The steps in this document assume that you have access to an OpenShift cluster that you can deploy applications on. Instructions for University of Michigan employees can be found here: https://tinyurl.com/y9gmudj6

Local development

To run this project in your development machine, follow these steps:

  1. Fork this repo and clone your fork:

git clone https://github.com/chriskretler/openshift-python-sample.git

  1. Build the docker image:

docker build -t django-ex src/

  1. Run the docker image:

docker run -it -p 8000:8000 django-ex

  1. Open your browser and go to http://127.0.0.1:8000, you will be greeted with a welcome page.

Deploying to OpenShift

To follow the next steps, you need to be logged in to an OpenShift cluster and have either admin or edit in a valid project

You can use the oc command like to create your application:

oc new-app https://github.com/chriskretler/openshift-python-sample.git --context-dir=src

Your application will be built and deployed automatically. If that doesn't happen, you can debug your build:

oc get builds
take build name from the command above
oc logs build/<build-name>

And you can see information about your deployment too:

oc describe dc/openshift-python-sample

In the web console, the overview tab shows you a service, by default called "openshift-python-sample", that encapsulates all pods running your Django application.
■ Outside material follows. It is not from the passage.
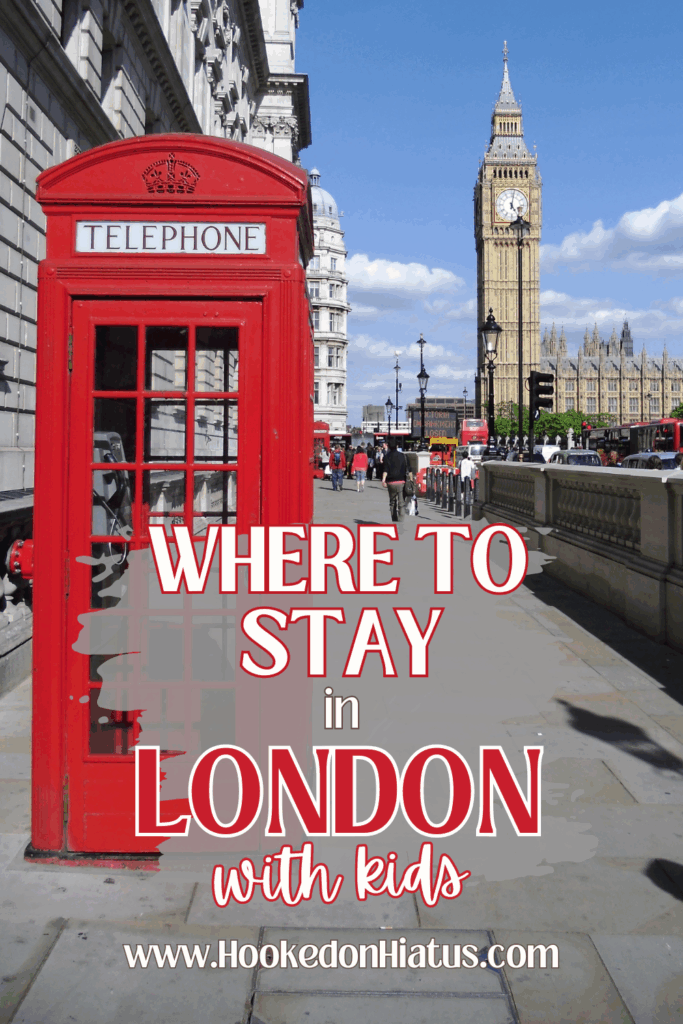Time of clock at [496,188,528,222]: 5:01
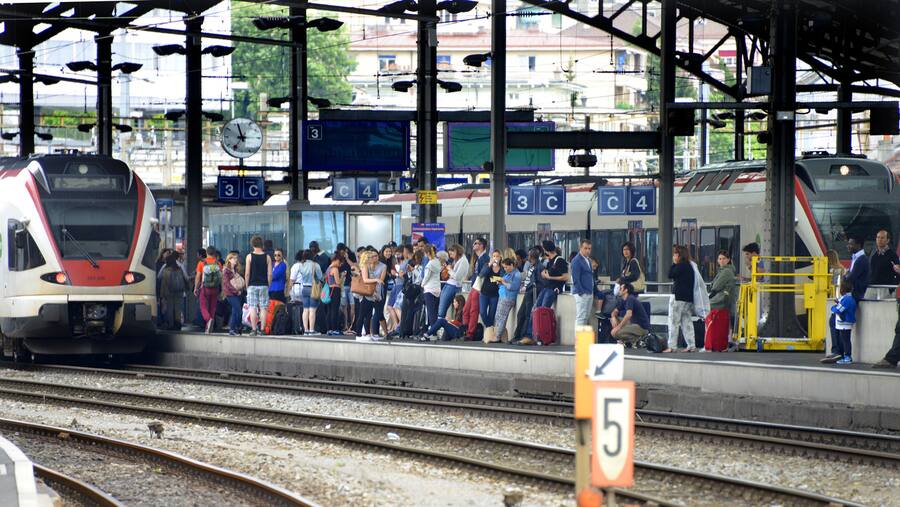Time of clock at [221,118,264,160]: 11:35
You can access your application by browsing to the service's IP address and port. You can determine these by running

oc get svc

Building using Cloud Native Buildpacks and Deploying to Openshift

Login to OpenShift and either via podman or docker to the associated registry. Then:

pack build registry.aws-np.web.umich.edu/<your namespace name>/pack-heroku --builder heroku/buildpacks --path=src/ --publish
oc new-app -i pack-gcr
oc expose dc pack-gcr
oc expose svc pack-gcr --hostname=<some hostname>.webplatformsnonprod.umich.edu

Logs

By default your Django application is served with gunicorn and configured to output its access log to stderr. You can look at the combined stdout and stderr of a given pod with this command:

oc get pods # list all pods in your project
oc logs <pod-name>

This can be useful to observe the correct functioning of your application.